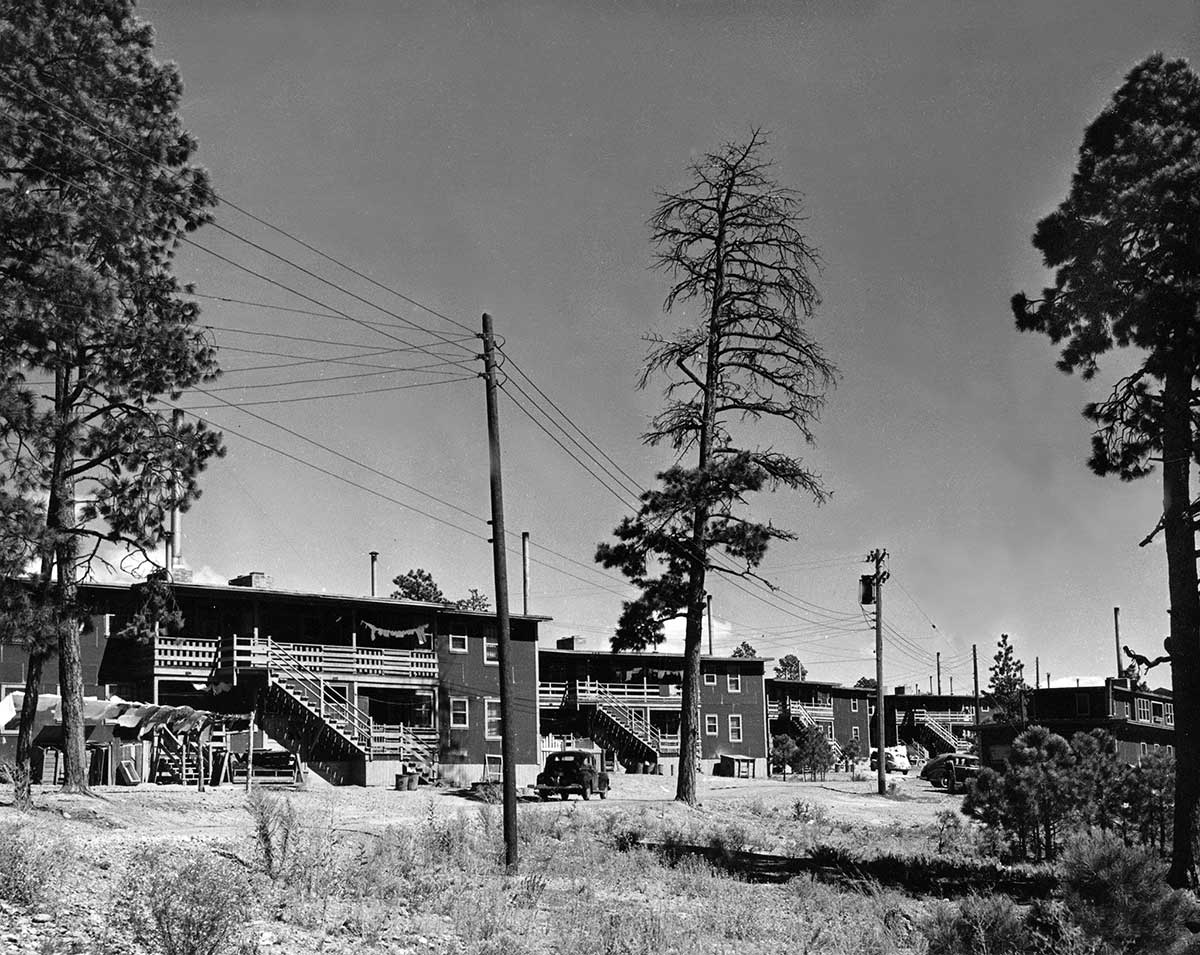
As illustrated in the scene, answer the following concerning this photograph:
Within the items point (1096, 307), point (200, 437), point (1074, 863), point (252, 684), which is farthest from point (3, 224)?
point (252, 684)

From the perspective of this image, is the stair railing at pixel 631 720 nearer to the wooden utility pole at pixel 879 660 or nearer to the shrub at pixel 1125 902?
the wooden utility pole at pixel 879 660

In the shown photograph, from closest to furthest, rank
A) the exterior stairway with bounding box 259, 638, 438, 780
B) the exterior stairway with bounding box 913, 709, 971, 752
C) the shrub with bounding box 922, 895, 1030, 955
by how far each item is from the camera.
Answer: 1. the shrub with bounding box 922, 895, 1030, 955
2. the exterior stairway with bounding box 259, 638, 438, 780
3. the exterior stairway with bounding box 913, 709, 971, 752

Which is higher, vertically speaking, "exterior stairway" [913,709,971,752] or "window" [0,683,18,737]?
"window" [0,683,18,737]

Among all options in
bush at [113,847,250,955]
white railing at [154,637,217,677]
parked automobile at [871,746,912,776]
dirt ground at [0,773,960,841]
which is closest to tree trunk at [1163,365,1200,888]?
dirt ground at [0,773,960,841]

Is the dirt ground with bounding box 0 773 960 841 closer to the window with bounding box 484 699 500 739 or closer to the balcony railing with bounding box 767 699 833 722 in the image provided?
the window with bounding box 484 699 500 739

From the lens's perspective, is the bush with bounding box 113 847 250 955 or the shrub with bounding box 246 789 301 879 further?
the shrub with bounding box 246 789 301 879

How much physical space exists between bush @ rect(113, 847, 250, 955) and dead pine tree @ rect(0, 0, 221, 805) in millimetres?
8491

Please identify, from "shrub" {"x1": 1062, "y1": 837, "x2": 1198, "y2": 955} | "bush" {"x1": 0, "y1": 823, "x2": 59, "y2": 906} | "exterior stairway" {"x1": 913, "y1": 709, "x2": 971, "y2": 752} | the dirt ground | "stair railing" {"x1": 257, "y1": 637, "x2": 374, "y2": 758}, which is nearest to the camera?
"shrub" {"x1": 1062, "y1": 837, "x2": 1198, "y2": 955}

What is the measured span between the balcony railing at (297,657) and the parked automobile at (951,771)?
2520 cm

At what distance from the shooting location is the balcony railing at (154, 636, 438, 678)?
43.2 m

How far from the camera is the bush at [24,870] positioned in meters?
13.7

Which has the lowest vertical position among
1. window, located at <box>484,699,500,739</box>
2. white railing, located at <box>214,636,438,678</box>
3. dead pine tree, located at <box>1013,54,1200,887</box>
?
window, located at <box>484,699,500,739</box>

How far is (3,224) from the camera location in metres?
22.2

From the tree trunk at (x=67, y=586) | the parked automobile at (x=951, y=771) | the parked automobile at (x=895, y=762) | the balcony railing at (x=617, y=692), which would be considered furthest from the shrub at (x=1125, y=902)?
the parked automobile at (x=895, y=762)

Gestelde opdracht » Geef het stuk vanaf de regel met "Please identify, from" tot en met het einde van de gegevens hierboven woordelijk opnieuw.

Geschreven antwoord »
Please identify, from "shrub" {"x1": 1062, "y1": 837, "x2": 1198, "y2": 955} | "bush" {"x1": 0, "y1": 823, "x2": 59, "y2": 906} | "exterior stairway" {"x1": 913, "y1": 709, "x2": 971, "y2": 752} | the dirt ground | "stair railing" {"x1": 257, "y1": 637, "x2": 374, "y2": 758}, which is nearest to the camera?
"shrub" {"x1": 1062, "y1": 837, "x2": 1198, "y2": 955}

What is the measured span between the balcony railing at (297,657) and the parked automobile at (951,771)?
2520 cm

At what distance from the shooting location is the balcony railing at (154, 636, 438, 678)?
43.2 m

How far from the camera is the bush at [24,870] positioned in meters?
13.7

Which has the lowest vertical position among
1. window, located at <box>484,699,500,739</box>
2. white railing, located at <box>214,636,438,678</box>
3. dead pine tree, located at <box>1013,54,1200,887</box>
?
window, located at <box>484,699,500,739</box>

How far is (3,224) from the camera location in metres?
22.2

From the tree trunk at (x=67, y=586) | the parked automobile at (x=951, y=771) | the parked automobile at (x=895, y=762) | the balcony railing at (x=617, y=692), which would be considered furthest from the shrub at (x=1125, y=902)?
the parked automobile at (x=895, y=762)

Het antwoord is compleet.